(Questions about scenes in images)
** Start **

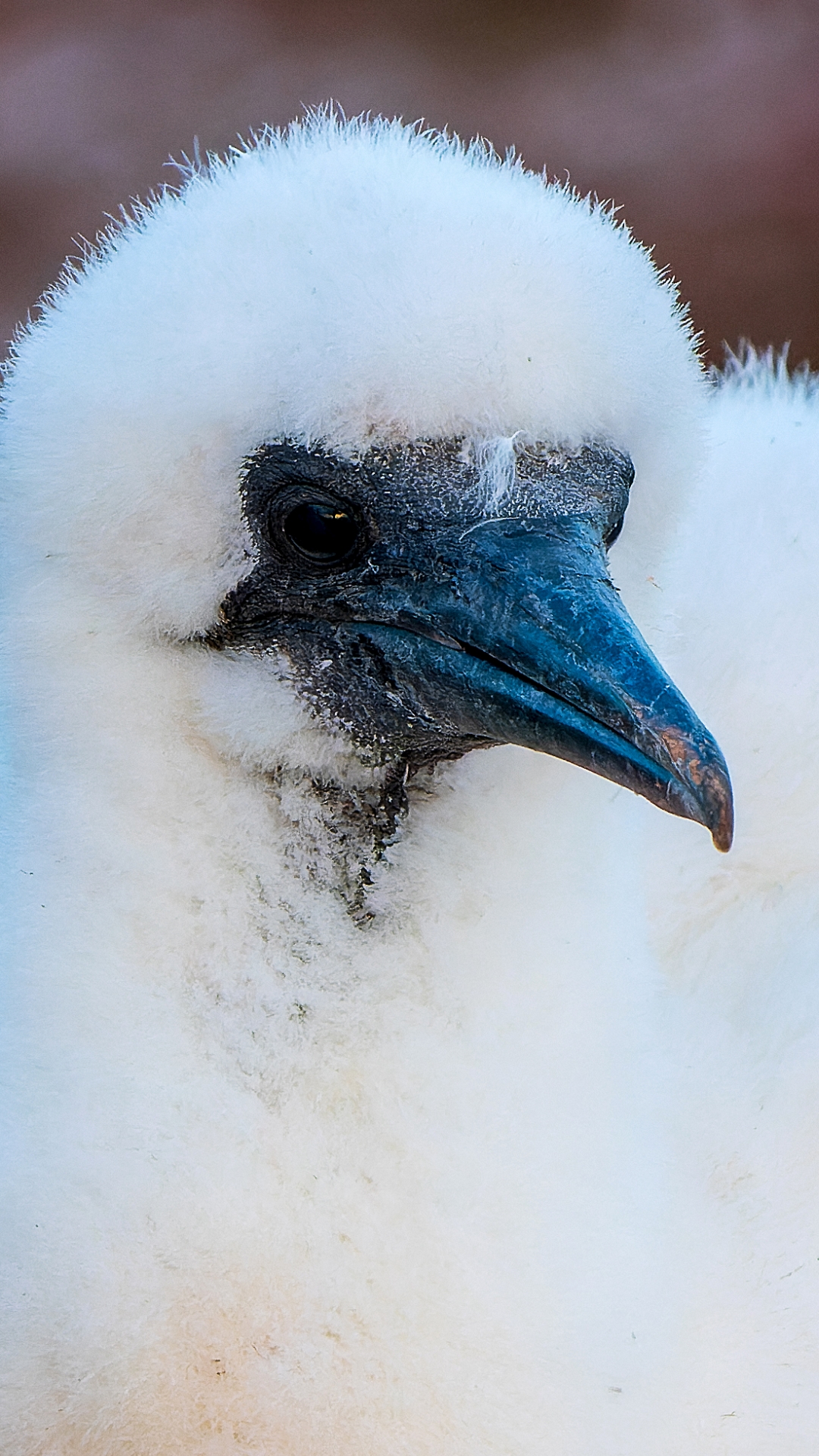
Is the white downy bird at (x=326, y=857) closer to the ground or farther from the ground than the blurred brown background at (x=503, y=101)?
closer to the ground

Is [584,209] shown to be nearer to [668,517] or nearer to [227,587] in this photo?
[668,517]

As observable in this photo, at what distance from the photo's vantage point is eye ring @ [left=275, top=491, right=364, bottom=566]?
1.50 meters

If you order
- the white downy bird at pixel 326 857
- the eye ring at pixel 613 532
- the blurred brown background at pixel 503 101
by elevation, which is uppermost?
the blurred brown background at pixel 503 101

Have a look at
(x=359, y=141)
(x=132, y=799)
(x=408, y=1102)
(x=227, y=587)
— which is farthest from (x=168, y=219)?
(x=408, y=1102)

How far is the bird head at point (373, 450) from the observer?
141cm

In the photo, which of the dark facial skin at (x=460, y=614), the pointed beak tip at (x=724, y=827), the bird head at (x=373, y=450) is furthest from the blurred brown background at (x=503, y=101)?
the pointed beak tip at (x=724, y=827)

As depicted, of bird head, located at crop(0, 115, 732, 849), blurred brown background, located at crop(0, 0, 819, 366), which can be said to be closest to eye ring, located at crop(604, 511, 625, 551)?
bird head, located at crop(0, 115, 732, 849)

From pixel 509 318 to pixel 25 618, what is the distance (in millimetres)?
553

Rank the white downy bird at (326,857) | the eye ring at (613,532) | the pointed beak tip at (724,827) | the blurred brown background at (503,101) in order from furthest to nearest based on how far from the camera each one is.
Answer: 1. the blurred brown background at (503,101)
2. the eye ring at (613,532)
3. the white downy bird at (326,857)
4. the pointed beak tip at (724,827)

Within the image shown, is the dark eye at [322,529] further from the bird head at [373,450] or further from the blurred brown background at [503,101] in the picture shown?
the blurred brown background at [503,101]

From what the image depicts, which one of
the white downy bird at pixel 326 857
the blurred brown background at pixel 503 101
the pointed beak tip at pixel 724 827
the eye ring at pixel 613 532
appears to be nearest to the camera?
the pointed beak tip at pixel 724 827

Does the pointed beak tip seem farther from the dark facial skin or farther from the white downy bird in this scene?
the white downy bird

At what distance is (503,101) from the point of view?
4074mm

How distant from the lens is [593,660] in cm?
138
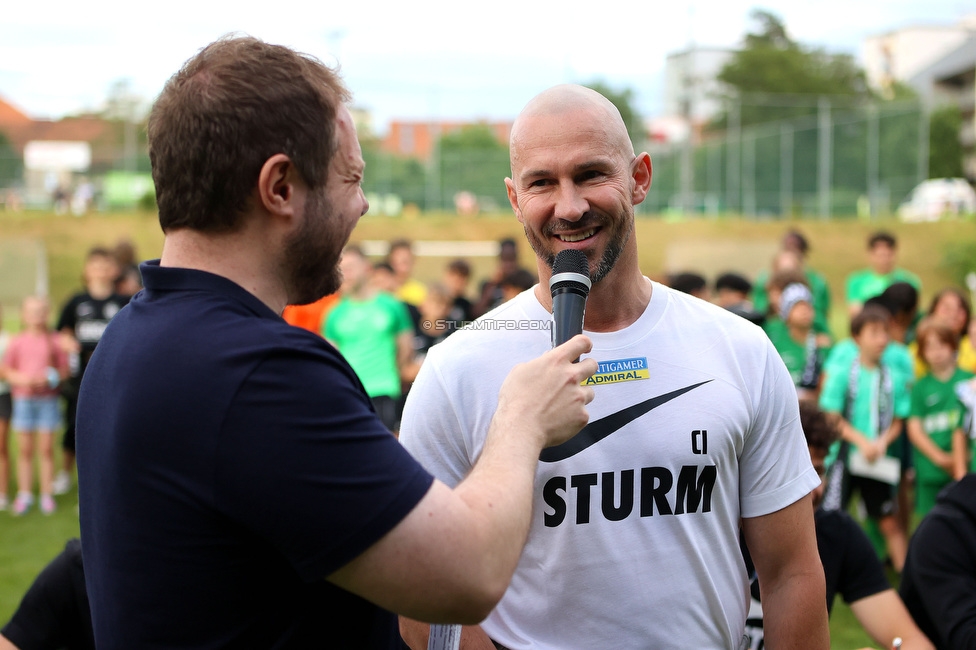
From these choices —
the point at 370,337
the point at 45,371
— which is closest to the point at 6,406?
the point at 45,371

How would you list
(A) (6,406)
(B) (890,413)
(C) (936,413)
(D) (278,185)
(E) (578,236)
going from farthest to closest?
(A) (6,406) < (B) (890,413) < (C) (936,413) < (E) (578,236) < (D) (278,185)

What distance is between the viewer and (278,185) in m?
1.52

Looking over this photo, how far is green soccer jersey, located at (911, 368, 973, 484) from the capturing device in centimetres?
638

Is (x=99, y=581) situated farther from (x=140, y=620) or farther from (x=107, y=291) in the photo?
(x=107, y=291)

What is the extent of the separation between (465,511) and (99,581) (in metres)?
0.68

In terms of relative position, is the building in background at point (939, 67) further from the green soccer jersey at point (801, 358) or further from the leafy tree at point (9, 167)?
the green soccer jersey at point (801, 358)

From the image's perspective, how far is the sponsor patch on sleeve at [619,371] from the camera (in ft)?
7.27

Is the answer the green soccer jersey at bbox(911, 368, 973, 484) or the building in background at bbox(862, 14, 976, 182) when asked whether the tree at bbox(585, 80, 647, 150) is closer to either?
the building in background at bbox(862, 14, 976, 182)

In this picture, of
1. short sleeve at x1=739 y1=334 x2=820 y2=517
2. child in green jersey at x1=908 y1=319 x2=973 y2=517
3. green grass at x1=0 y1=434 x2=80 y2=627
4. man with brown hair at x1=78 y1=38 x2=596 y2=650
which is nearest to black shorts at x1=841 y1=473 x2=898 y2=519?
child in green jersey at x1=908 y1=319 x2=973 y2=517

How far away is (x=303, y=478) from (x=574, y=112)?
1.27 meters

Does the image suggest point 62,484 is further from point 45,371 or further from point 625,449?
point 625,449

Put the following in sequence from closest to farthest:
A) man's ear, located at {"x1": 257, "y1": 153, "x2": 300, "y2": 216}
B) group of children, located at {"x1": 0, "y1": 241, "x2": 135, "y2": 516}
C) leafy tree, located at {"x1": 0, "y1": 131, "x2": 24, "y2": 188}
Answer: man's ear, located at {"x1": 257, "y1": 153, "x2": 300, "y2": 216} < group of children, located at {"x1": 0, "y1": 241, "x2": 135, "y2": 516} < leafy tree, located at {"x1": 0, "y1": 131, "x2": 24, "y2": 188}

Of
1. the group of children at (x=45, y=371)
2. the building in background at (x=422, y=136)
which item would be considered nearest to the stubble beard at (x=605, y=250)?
the group of children at (x=45, y=371)

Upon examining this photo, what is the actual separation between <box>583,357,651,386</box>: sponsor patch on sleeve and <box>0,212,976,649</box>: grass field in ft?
66.9
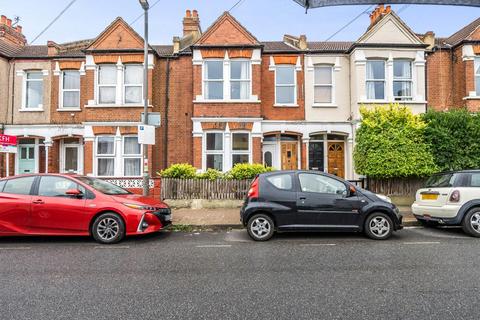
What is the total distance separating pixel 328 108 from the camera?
16109 mm

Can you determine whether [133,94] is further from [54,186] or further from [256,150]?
[54,186]

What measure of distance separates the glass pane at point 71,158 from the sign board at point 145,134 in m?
9.15

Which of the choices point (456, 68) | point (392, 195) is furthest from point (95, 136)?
point (456, 68)

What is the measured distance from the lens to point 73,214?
24.7 feet

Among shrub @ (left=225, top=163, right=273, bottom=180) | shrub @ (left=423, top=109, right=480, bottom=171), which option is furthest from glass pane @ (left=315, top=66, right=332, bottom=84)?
shrub @ (left=225, top=163, right=273, bottom=180)

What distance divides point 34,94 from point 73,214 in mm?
12768

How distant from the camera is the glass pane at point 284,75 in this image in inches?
642

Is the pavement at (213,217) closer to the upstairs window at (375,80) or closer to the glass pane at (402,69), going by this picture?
the upstairs window at (375,80)

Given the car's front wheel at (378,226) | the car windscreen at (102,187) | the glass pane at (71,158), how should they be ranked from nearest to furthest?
1. the car's front wheel at (378,226)
2. the car windscreen at (102,187)
3. the glass pane at (71,158)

** End **

- **WHAT IS EXPECTED**: Copy the lines exactly, from the start of the records through the line containing "4. the pointed beak tip at (724,827)", and leave the pictures out of your answer.

- **FINISHED TASK**:
Is the white downy bird at (x=326, y=857) closer to the ground or farther from the ground than the blurred brown background at (x=503, y=101)?
closer to the ground

Is [584,209] shown to be nearer to [668,517] or nearer to [227,587] in this photo?
[668,517]

As observable in this photo, at what distance from the photo's vantage point is eye ring @ [left=275, top=491, right=364, bottom=566]?
1.50 meters

If you order
- the white downy bird at pixel 326 857
- the eye ring at pixel 613 532
- the blurred brown background at pixel 503 101
by elevation, which is uppermost?
the blurred brown background at pixel 503 101

Have a look at
(x=359, y=141)
(x=132, y=799)
(x=408, y=1102)
(x=227, y=587)
— which is farthest from (x=168, y=219)?
(x=408, y=1102)

How far is the bird head at point (373, 450) from the observer?
141cm

In the photo, which of the dark facial skin at (x=460, y=614), the pointed beak tip at (x=724, y=827), the bird head at (x=373, y=450) is furthest from the blurred brown background at (x=503, y=101)?
the pointed beak tip at (x=724, y=827)

As depicted, of bird head, located at crop(0, 115, 732, 849), blurred brown background, located at crop(0, 0, 819, 366), which can be said to be closest to eye ring, located at crop(604, 511, 625, 551)?
bird head, located at crop(0, 115, 732, 849)

From pixel 509 318 to pixel 25 618, what is the distance (in millimetres)?
553

Rank the white downy bird at (326,857) | the eye ring at (613,532) | the pointed beak tip at (724,827) | the blurred brown background at (503,101) in order from furthest to nearest based on how far from the camera each one is.
Answer: 1. the blurred brown background at (503,101)
2. the eye ring at (613,532)
3. the white downy bird at (326,857)
4. the pointed beak tip at (724,827)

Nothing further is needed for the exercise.